Tuesday, January 31, 2012

I am fairly sure that I own over 250 books now.

Note: I forgot to allow comments. Oops. It's all fixed now.
     I love used book stores. I went to one with my neighbour today in downtown Toronto. From the outside it looked tiny, its width about that of my bedroom. We rifled through the extremely discounted books in a bin outside and laughed when we saw Twilight selling for a dollar. I picked up an interesting book I found there for a price that was still double Twilight's, then we entered the store itself.

French. The. Llama.

     Wall to wall books. Tables and tables and tables filled with books. The store stretched back way further than I expected it to, and there was a staircase. There -- there was an upstairs!
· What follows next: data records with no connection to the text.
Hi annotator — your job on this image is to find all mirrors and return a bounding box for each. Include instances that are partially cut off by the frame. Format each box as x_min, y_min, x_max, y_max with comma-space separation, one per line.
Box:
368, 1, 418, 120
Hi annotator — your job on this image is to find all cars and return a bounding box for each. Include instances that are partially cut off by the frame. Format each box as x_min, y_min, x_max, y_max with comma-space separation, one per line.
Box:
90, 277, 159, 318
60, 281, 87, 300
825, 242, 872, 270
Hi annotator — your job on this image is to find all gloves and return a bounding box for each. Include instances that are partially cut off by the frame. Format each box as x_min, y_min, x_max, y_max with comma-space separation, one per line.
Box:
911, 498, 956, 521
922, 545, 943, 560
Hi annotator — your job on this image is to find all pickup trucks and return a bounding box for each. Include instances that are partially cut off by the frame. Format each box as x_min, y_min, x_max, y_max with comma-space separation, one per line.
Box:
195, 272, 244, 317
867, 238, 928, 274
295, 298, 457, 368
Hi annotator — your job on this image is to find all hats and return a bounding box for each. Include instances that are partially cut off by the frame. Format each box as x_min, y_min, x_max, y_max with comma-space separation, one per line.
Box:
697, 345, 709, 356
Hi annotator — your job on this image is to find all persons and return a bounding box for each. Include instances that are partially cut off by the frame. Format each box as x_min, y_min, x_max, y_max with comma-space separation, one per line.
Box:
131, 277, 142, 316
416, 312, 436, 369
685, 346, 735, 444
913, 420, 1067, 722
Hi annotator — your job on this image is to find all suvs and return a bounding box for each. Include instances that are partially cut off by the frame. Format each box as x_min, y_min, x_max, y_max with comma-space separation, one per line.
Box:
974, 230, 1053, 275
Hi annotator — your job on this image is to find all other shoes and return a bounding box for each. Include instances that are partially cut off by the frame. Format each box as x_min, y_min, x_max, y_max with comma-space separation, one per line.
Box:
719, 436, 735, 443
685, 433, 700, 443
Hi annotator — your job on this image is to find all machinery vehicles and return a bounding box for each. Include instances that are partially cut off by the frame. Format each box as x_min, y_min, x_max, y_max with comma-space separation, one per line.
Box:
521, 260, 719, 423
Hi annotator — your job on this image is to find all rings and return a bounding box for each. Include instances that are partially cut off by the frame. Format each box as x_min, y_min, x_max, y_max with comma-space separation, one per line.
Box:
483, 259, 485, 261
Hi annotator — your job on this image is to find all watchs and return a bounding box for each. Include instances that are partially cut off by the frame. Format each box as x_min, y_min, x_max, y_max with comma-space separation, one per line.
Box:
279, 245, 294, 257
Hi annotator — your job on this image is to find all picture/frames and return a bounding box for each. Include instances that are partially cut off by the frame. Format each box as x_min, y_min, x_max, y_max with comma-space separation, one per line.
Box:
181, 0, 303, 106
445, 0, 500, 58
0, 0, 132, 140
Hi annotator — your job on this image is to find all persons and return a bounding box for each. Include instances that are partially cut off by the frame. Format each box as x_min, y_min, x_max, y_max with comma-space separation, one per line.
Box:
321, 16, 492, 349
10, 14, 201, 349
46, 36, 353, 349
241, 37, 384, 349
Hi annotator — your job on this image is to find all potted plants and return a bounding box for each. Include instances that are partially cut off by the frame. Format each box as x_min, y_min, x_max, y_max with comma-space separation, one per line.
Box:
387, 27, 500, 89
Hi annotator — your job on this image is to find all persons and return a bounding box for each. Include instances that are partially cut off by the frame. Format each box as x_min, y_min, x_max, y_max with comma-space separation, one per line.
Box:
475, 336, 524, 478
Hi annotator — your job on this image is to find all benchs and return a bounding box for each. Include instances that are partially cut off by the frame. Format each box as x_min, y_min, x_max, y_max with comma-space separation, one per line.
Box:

     So I began to make my way through my literary heaven*, picking up books which I was interested in here and there. They ranged from pretentious literature to philosophy to six word memoirs.** By the time I started to make my way upstairs the man working at the cash register looked slightly worried about the girl with unkempt hair and rainboots carrying a 1.5' stack of books around with her. (Yes, my rainboots were carrying books for me. Why wouldn't they want to help out?) My neighbour was just amused.

     Upstairs was the geekier part of the shop. Naturally, I felt in my element. Comics, then Steven Hawking-esque stuff, then the science fiction and fantasy. My pile grew and grew. Then I realized that I had blown half of my money on a gourmet jalapeno Havarti grilled cheese sandwich. I couldn't afford even half of them. Oops.

     So I cut down the books to a more manageable six, then still didn't have enough money and reduced my choices to four. At the end I walked away with Ender's Game, this weird artsy novel called What Was Lost, and two Discworld books.

     And that is how I completely blew off plans with my best friend for an hour in a bookstore and some really great grilled cheese.

Sorry, Jill.

*The only fault I could find with it was its utter lack of young adult fiction.
** The first six word memoir ever, by Hemingway, read “For sale: baby shoes, never worn.”


-Gabi


Random sidenote of the day: "Its" is the possessive, "It's" is the contraction. You can remember this because "his" is possessive and has no apostrophe, so "its" does not have to. Kthxbye.

Wednesday, January 25, 2012

New Beginnings

     Starting a blog feels like when I changed schools. The opportunity to make an entirely new me. Complete with organized binders, well-groomed eyebrows, and fashionable shoes, I would parade down that hallway with confidence, picking up groups of friends here and there. I'd be less obnoxious, but more assertive. Quietly confident. I would never feel fat.


These are my (extremely bushy) eyebrows, AKA
a lame excuse to post artsy pictures of myself.
     Of course, my shoes were switched to sneakers the next day, my eyebrows grew back in alarmingly quickly, and my binders rapidly reverted to piles of paper. My main circle of friends became the Obnoxious Nerdy Kids.


     But some things I tried to change did. I became more confident, more assertive, and slightly less obnoxious. What did I learn from here? 


a)   Changing myself does work, but only if it's a change that I want. I never wax my eyebrows.
b)   I may as well give up on ever being organized. Even Wikipedia articles and tuning guitars are more pleasant to me. 


That last one might be an excuse to write a blog post instead of study for exams.


     So I have a goal for this blog. I'm going to try to write as myself to improve myself, not just for my audience. Instead of trying to achieve a new me, maybe I should go for a better me instead. Or at the very least a me-er me. 


The word "me" officially sounds like gibberish now.